Several books and articles are available on the topic of business reengineering. They include T. H. Davenport and J. E. Short, ‘The New Industrial Engineering: Information Technology and Business Process Redesign’, Sloan Management Review 31 (4) (Summer ), pp 11–20 Google ScholarAuthor: Terry Hill. Making Re-Engineering Happen may not be the book the publishers thought that they were going to get when they commissioned it. Another in the Financial Times series, this one is quite different. The first half of the book is a novel about a poor mug who has been put in charge of re-engineering his company. Stuart Crainer, (born in the s) is a British management journalist and business theorist, adjunct professor at IE Business School. He is known for his work on the history and state of the art of management theory. Crainer started in the s as columnist for The Times and worked as business journalist, editor and ghost writer. The Practical Guide to Business Process Reengineering Using IDEFO Clarence G, Feldmann Foreword by John V. Tieso Dorset House Publishing File Size: 1MB.

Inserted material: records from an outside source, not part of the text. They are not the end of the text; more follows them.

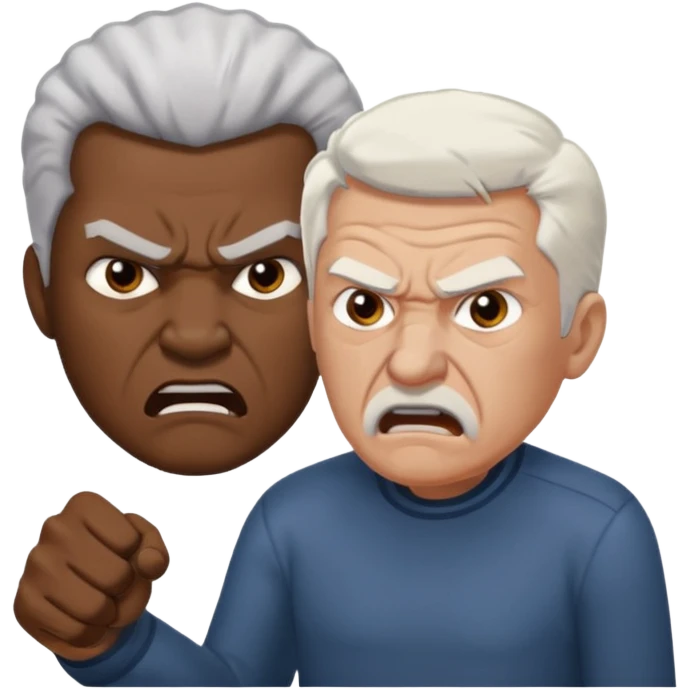 black guy and white old guy fighting emoji
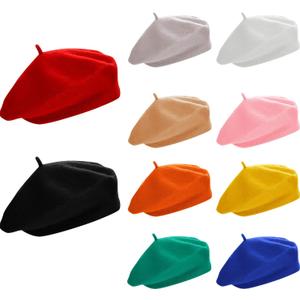 SATINIOR 10 Piece Artificial Wool Beret for Woman, Artist Hat, French Style Polyester Beret Hat Set 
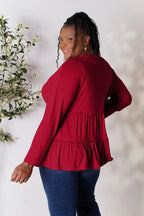 Double Take Half Button Long Sleeve Ruffle Hem Blouse - LoveNest Treasures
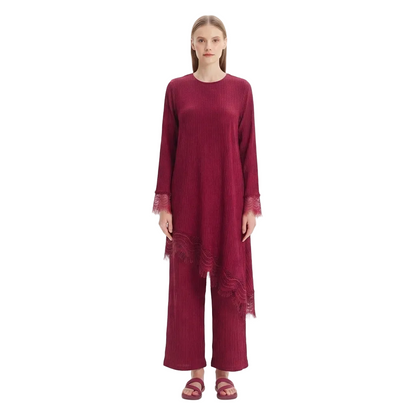 Women's Polyester Two Piece Cord Set | Elegant Casual Co-Ord Set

The process re-engineering does not reach employees and it does not impact the organisation’s real behaviour. There is an alternative way by using a process re-engineering tool that both contribute to a strong business process, make process re-engineering happen and to ensure a strong sense of ownership in the organisation. Reengineering is a term used to describe the change of processes with the aim to boost the performance of a business. According to the definition of Hammer and Champy (), "reengineering is the fundamental rethinking and radical redesign of business processes to achieve dramatic improvements in critical, contemporary measures of performance such as . A business process or business method is a collection of related, structured activities or tasks by people or equipment in which a specific sequence produces a service or product (serves a particular business goal) for a particular customer or customers. Business processes occur at all organizational levels and may or may not be visible to the customers. Decision making falls to the workers, not the managers. When a business process is reengineered, the responsibility for making decisions often becomes an integral part of the process itself rather than being separated. The advantages of this are: • Fewer delays. • Lowering of overheads and fixed costs. • Better response to customers.